● **WHAT TO DO**:
1. Answer these questions from the running account:
(a) Whose tagged tree did the runner pass?
(b) Who gave the Welcome to Country at the summit of Mount Donna Buang?
(c) How many hours had the runner spent running that day?
2. In the running account, rework the stretch from "With it getting" through "track towards Warburton.", putting "trail" in place of "single track".
3. Summarize the running account in two sentences.

● **TEXT SHOWN**:

I ran past one of Professor Lindenmayer’s tagged trees. His research with ANU, his many books, his understanding of the mountain ash ecosystem have all been essential to crafting this campaign to protect this forest, which is not only Melbourne’s main water source but also Australia’s greatest carbon storage sink.

We reached the summit of Mount Donna Buang and were greeted by Wurundjeri Elder, Perry Wandin for a Welcome to Country as we crossed onto Wurundjeri Country. It was a special experience – one I am deeply grateful for. This whole park is sacred ground.

With it getting dark I was becoming so hungry. I’d spent 11 hours running this day. The support crew had brought pizza but I’d just run 67 kilometres and still had 10 kilometres to go when it arrived. If you run 67 kilometres and stop for an hour at the chilled temps of 1250m elevation with 10 kilometres still to run – to eat a pizza – it’s not ideal… but I was fucking keen. So, trying to balance my hunger with no GI issues I nabbed one slice and hit the steep dark single track towards Warburton.

● **LISTING**:
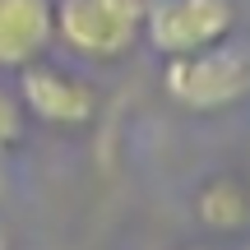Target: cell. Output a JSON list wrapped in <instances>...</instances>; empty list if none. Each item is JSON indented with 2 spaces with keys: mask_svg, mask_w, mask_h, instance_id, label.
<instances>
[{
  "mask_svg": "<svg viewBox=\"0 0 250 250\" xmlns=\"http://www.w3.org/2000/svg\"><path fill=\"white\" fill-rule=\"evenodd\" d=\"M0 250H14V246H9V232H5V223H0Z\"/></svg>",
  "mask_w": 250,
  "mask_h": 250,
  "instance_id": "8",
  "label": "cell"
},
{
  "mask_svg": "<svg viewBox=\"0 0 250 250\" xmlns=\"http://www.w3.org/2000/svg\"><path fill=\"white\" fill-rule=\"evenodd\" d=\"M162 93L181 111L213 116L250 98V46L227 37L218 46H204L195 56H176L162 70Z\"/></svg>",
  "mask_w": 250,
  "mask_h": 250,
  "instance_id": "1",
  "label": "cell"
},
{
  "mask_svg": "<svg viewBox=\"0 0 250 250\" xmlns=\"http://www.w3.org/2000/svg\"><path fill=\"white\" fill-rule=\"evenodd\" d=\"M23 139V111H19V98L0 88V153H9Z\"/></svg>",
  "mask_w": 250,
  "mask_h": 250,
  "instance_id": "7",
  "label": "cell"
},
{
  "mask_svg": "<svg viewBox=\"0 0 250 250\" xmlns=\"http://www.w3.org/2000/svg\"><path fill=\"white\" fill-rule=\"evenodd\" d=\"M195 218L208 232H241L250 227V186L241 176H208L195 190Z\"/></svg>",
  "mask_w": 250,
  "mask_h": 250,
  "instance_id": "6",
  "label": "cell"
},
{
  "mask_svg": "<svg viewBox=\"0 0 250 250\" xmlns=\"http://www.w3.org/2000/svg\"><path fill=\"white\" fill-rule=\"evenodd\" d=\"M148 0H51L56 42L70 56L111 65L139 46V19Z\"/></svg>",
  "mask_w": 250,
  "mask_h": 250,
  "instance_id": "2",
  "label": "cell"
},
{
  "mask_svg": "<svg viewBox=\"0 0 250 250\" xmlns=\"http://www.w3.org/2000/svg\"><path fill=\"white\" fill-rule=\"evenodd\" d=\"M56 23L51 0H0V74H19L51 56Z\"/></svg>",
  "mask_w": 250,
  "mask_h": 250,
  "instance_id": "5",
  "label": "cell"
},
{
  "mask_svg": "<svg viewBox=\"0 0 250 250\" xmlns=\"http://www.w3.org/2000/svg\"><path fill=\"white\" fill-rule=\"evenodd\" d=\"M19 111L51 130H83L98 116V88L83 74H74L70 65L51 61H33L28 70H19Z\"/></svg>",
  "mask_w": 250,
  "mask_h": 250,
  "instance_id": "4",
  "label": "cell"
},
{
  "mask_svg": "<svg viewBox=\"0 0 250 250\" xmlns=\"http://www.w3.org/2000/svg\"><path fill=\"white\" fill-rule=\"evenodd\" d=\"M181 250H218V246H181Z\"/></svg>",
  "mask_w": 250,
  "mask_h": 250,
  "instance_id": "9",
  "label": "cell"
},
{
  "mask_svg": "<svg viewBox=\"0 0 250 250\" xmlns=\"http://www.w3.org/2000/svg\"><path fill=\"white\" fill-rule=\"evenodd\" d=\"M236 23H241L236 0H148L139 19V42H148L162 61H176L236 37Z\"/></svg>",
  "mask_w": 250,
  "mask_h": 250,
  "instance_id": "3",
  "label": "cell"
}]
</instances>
---
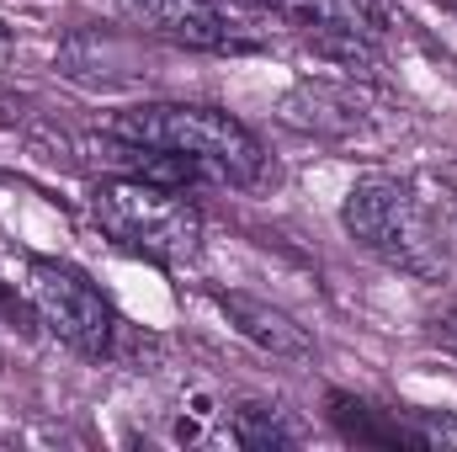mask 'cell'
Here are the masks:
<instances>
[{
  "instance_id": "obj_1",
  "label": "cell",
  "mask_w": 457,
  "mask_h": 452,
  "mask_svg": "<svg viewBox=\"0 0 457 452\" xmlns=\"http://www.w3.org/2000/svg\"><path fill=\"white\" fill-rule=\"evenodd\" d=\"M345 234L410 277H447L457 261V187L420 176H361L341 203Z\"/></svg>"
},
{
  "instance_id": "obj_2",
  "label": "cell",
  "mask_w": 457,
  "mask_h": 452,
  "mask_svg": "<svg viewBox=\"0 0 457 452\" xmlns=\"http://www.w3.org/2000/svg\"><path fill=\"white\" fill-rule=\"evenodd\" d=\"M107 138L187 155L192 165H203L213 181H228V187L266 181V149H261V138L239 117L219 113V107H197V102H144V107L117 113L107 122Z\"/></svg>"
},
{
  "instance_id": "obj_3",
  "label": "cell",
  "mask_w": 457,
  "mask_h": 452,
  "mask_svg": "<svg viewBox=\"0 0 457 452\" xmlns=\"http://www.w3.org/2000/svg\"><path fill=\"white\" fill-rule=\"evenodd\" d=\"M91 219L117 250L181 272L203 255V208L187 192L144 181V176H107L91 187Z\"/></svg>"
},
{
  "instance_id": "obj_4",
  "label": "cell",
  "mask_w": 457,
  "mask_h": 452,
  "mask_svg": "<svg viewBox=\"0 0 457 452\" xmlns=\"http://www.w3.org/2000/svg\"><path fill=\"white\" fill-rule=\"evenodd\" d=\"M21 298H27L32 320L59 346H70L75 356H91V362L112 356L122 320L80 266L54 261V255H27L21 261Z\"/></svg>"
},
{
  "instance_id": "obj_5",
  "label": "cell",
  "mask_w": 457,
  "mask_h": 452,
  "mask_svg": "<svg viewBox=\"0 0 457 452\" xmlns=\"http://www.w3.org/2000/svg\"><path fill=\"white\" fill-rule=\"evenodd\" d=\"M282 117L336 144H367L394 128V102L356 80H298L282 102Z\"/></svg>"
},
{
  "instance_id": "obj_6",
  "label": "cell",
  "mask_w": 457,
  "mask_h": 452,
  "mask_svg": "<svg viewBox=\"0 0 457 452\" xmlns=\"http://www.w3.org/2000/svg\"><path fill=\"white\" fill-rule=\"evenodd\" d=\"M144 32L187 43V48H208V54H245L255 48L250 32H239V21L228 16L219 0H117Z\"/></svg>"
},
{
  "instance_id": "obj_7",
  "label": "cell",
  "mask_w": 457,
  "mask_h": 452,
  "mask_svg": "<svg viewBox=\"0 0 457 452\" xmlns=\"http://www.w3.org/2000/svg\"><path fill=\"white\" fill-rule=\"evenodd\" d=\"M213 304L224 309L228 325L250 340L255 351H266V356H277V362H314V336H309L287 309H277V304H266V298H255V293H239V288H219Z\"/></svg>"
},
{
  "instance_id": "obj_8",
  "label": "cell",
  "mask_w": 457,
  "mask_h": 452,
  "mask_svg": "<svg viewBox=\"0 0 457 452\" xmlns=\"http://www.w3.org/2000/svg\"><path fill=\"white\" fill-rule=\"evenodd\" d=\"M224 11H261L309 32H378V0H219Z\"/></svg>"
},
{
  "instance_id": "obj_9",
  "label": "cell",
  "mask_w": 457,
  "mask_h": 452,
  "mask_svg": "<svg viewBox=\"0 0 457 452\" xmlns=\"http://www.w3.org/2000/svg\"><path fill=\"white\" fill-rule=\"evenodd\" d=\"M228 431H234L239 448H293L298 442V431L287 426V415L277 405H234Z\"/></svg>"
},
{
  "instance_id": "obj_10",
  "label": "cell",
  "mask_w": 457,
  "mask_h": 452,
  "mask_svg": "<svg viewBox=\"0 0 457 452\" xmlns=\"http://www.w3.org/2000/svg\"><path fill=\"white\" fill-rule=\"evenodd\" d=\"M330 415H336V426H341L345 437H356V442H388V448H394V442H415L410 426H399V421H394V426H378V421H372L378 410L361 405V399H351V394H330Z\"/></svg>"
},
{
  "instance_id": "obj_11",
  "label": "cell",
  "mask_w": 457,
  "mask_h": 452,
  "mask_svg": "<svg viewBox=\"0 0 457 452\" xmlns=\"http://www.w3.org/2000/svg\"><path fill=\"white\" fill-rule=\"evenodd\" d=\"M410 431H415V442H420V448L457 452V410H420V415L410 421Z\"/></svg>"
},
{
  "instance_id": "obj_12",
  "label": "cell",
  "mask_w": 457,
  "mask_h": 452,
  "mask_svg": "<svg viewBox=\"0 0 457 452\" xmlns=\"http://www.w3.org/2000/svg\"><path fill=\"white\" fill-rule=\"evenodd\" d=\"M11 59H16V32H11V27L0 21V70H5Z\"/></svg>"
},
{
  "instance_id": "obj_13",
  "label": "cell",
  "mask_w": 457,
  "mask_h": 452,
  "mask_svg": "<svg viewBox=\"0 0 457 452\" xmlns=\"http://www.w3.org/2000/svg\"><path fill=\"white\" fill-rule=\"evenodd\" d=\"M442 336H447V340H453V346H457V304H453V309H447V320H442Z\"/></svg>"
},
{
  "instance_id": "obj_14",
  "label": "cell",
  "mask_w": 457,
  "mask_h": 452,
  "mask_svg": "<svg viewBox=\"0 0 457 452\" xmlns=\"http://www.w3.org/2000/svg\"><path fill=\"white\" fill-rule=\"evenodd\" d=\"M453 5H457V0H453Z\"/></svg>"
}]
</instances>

● **RESPONSES FOR EACH TASK**:
1.
(a) Professor Lindenmayer's
(b) Wurundjeri Elder Perry Wandin
(c) 11 hours

2.
With it getting dark I was becoming so hungry. I’d spent 11 hours running this day. The support crew had brought pizza but I’d just run 67 kilometres and still had 10 kilometres to go when it arrived. If you run 67 kilometres and stop for an hour at the chilled temps of 1250m elevation with 10 kilometres still to run – to eat a pizza – it’s not ideal… but I was fucking keen. So, trying to balance my hunger with no GI issues I nabbed one slice and hit the steep dark trail towards Warburton.

3. The runner passed a tree tagged by Professor Lindenmayer, whose work helped shape a campaign to protect a forest that is Melbourne's main water source and Australia's greatest carbon storage sink. After a Welcome to Country from Wurundjeri Elder Perry Wandin at the summit of Mount Donna Buang, the hungry runner, with 67 kilometres done and 10 to go, ate one slice of pizza and headed down the steep dark single track towards Warburton.